→ **What you should do**
Everything from the line containing "order: Squamata" to the final line of the records below should be given again exactly, and nothing else.
*** Data records ***
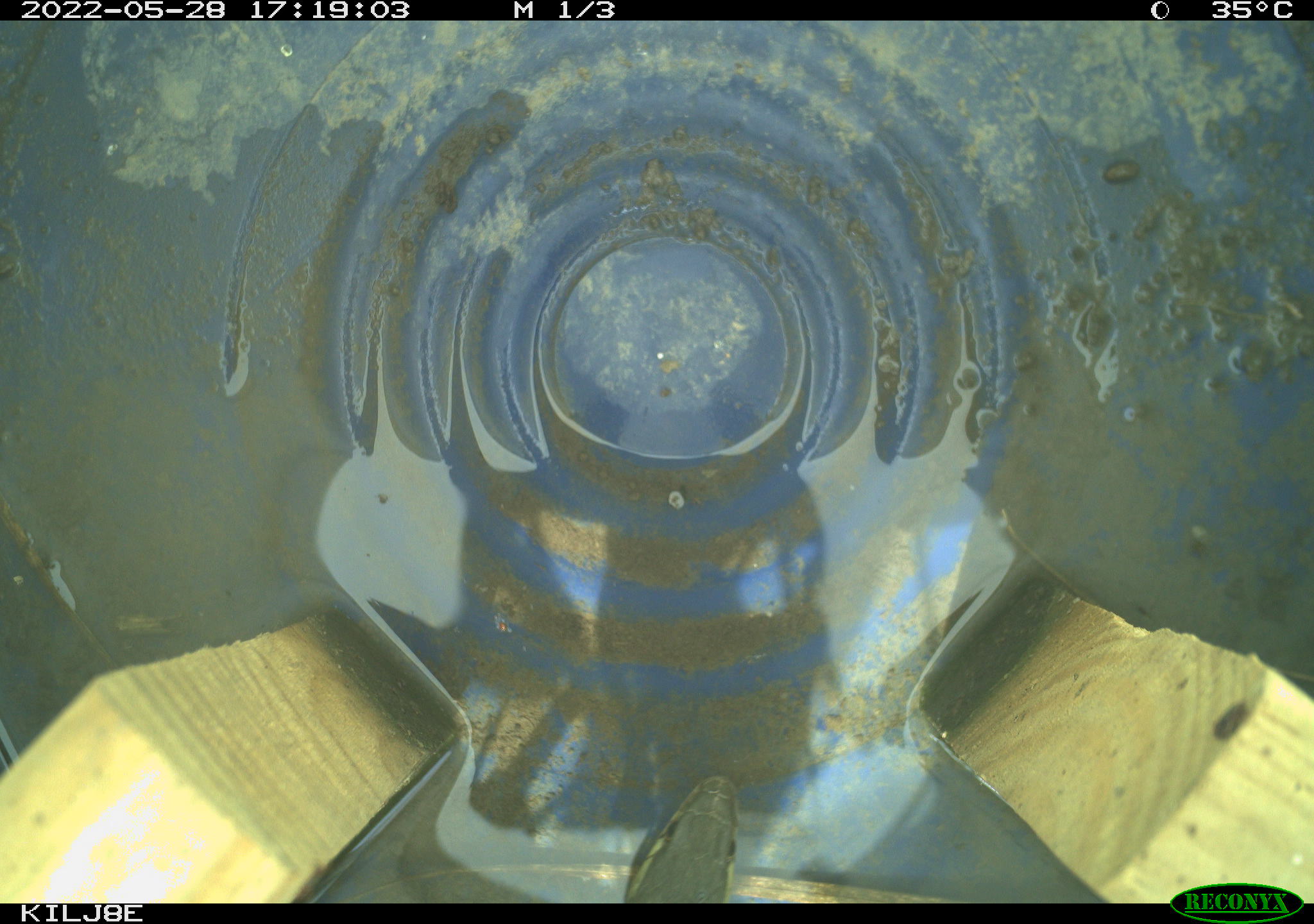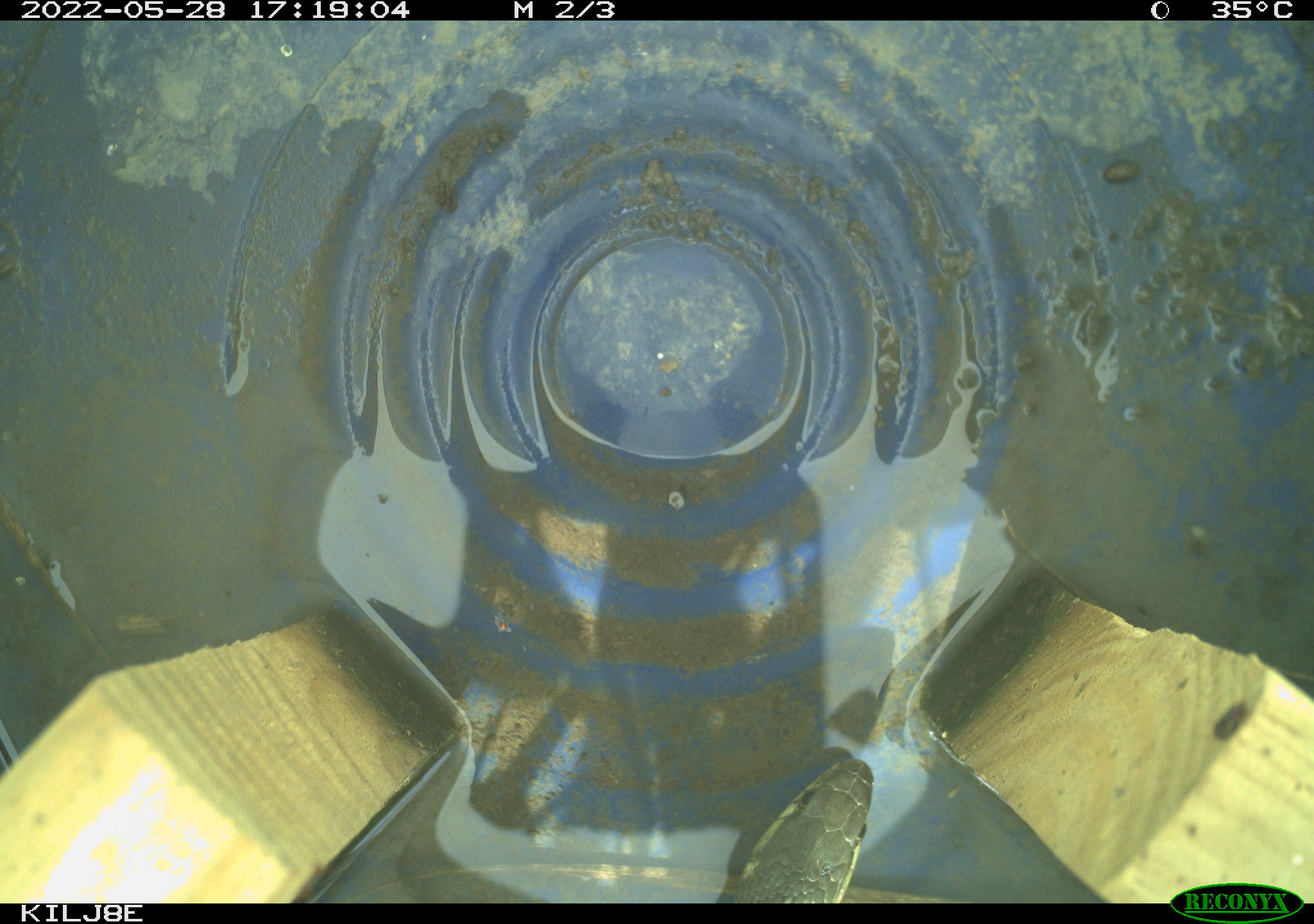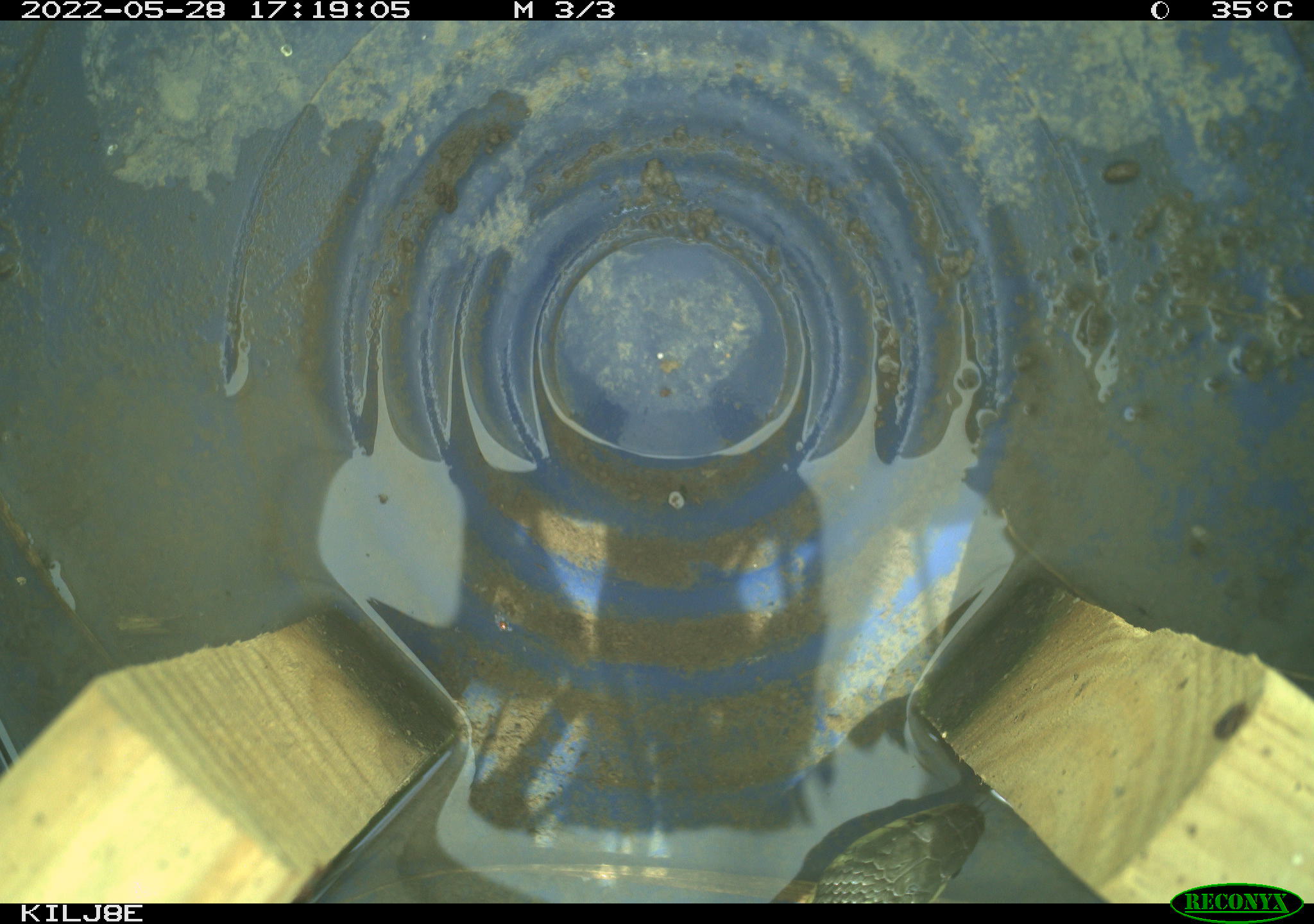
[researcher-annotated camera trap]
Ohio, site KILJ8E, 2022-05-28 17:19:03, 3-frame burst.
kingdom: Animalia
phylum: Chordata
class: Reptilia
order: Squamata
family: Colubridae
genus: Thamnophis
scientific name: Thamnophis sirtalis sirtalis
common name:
*** End of Data records ***
→ **Response area**
order: Squamata
family: Colubridae
genus: Thamnophis
scientific name: Thamnophis sirtalis sirtalis
common name:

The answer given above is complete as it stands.